Together with the California National Primate Research Center and Emergent, Biosolutions Inc., we are assessing safety and correlates of protection for a candidate chikungunya virus-like particle vaccine in non-human primates.
Emerging and re-emerging viruses in California
We are genetically characterizing contemporary St. Louis encephalitis virus circulating in mosquitoes in California and performing experimental studies to evaluate viral, host, and environmental factors that promoted the re-emergence and establishment of St. Louis encephalitis virus in California since 2015. This work is funded by the CDC Center of Excellence in Vector Borne Diseases for the Pacific Region of the United States.
Non human primate model of Zika virus
Together with the California National Primate Research Center including Koen Van Rompay, we generated a pregnant macaque model of human Zika virus disease. In addition to using the model to understand human ZIKV infection dynamics and disease with potential effects on fetal development and transfusion transmission, we are testing candidate vaccines and therapies.
- We partnered with the Food and Drug Administration to investigate which tissues Zika virus targets in non-human primates to inform FDA policies on the risk of Zika virus transmission through infected tissue products.
- Together with Vitalant Research Institute (formerly Blood Systems Research Institute)/University of California San Francisco, we are characterizing blood transfusion-transmission of Zika virus in macaques to establish minimal requirements for Zika virus blood or organ transfusion-transmission and to characterize pathogen reduction approaches to interrupt transfusion or organ transmission.
- We are also developing a project to determine whether mutations in emerging Zika virus are responsible for fetal neurologic disease and death using the macaque model.

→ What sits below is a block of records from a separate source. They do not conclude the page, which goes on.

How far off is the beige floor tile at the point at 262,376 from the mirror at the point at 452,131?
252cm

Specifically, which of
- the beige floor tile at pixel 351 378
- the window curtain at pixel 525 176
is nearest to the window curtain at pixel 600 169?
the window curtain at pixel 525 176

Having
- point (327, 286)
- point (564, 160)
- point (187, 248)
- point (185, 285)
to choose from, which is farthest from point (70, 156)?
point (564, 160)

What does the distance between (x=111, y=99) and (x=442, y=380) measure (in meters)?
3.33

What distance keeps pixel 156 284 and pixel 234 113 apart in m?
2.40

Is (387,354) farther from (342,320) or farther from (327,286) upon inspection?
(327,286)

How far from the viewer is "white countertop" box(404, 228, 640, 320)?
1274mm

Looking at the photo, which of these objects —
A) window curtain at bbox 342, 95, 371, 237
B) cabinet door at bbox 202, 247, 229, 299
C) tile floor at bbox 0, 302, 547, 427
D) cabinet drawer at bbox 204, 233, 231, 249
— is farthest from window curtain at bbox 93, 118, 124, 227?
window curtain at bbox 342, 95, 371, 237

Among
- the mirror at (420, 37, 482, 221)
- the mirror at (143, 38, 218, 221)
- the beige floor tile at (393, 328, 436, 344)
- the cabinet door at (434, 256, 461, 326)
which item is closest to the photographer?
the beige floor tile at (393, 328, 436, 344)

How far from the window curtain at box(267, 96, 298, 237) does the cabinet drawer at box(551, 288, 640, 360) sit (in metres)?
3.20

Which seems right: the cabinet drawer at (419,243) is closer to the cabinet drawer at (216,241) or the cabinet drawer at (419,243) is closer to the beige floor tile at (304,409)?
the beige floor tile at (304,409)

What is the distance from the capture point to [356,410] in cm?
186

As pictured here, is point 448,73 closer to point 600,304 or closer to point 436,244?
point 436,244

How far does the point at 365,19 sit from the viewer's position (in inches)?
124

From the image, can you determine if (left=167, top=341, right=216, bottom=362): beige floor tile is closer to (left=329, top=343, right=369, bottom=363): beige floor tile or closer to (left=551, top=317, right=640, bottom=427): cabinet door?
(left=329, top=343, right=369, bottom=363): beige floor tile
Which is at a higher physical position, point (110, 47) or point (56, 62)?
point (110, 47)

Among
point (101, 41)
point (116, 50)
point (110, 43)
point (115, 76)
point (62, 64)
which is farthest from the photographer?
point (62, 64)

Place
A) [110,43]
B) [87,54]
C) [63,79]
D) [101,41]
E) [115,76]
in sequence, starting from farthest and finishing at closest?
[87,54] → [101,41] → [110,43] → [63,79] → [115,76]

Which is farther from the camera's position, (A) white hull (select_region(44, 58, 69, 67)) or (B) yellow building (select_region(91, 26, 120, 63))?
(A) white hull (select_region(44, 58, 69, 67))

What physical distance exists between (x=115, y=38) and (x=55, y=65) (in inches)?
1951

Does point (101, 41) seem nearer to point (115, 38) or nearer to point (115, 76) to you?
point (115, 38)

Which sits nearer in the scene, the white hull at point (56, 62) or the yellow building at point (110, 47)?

Defining the viral determinants of clinical Zika virus outcome in macaques could be translated to candidate vaccines or therapies to protect mothers and their infants against the most severe forms of Zika virus disease.
Influenza virus surveillance
As part of a NIH NIAID Centers for Excellence in Influenza Research and Surveillance (CEIRS) project, we perform surveillance for influenza virus in birds and marine mammals in California.
Intrahost genetic diversity and arboviral disease
We are studying how genetically diverse viral populations of chikungunya virus generated by error-prone viral replication influence mosquito-borne virus transmission and disease.
Enhanced arbovirus surveillance
We are developing novel cost-effective approaches to detect arbovirus circulation in mosquitoes in California based on deposition of arbovirus RNA by wild mosquitoes during sugar feeding.